- **WRITTEN TASK**
Copy out the listing below word for word, starting at the line that contains "How far is held" and ending at the last line of the listing.

- **SUPPLIED ENTRIES**
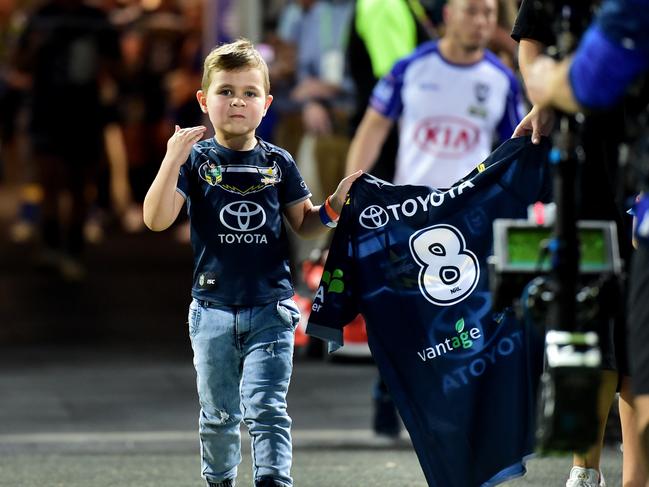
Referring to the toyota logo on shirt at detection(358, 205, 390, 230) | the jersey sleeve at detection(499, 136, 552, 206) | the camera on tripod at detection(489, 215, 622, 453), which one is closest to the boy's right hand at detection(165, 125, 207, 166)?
the toyota logo on shirt at detection(358, 205, 390, 230)

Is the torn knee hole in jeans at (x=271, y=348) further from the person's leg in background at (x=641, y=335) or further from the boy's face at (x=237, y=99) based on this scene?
the person's leg in background at (x=641, y=335)

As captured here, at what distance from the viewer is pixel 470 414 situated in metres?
5.69

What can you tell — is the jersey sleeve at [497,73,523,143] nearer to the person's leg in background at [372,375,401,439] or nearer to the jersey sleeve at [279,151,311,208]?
the person's leg in background at [372,375,401,439]

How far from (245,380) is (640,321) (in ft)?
5.91

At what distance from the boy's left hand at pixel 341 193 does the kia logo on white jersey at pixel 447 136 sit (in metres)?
2.21

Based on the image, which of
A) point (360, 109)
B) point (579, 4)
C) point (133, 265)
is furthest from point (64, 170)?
point (579, 4)

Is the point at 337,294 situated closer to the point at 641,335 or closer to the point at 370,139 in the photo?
the point at 641,335

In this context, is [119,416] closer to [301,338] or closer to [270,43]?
[301,338]

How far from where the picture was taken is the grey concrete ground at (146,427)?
712 cm

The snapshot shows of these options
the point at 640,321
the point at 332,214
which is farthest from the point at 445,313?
the point at 640,321

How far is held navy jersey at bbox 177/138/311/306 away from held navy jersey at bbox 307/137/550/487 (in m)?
0.18

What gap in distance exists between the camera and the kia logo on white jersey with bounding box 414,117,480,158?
313 inches

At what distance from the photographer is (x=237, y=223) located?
5.77 meters

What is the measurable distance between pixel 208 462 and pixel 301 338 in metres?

- **RESULT OF THE TASK**
How far is held navy jersey at bbox 177/138/311/306 away from held navy jersey at bbox 307/137/550/487 (in m)?
0.18

What gap in distance exists between the camera and the kia logo on white jersey with bounding box 414,117,480,158?
313 inches

At what distance from the photographer is (x=237, y=223) located?
5.77 meters

What is the measurable distance between pixel 208 462 and pixel 301 338 in metres?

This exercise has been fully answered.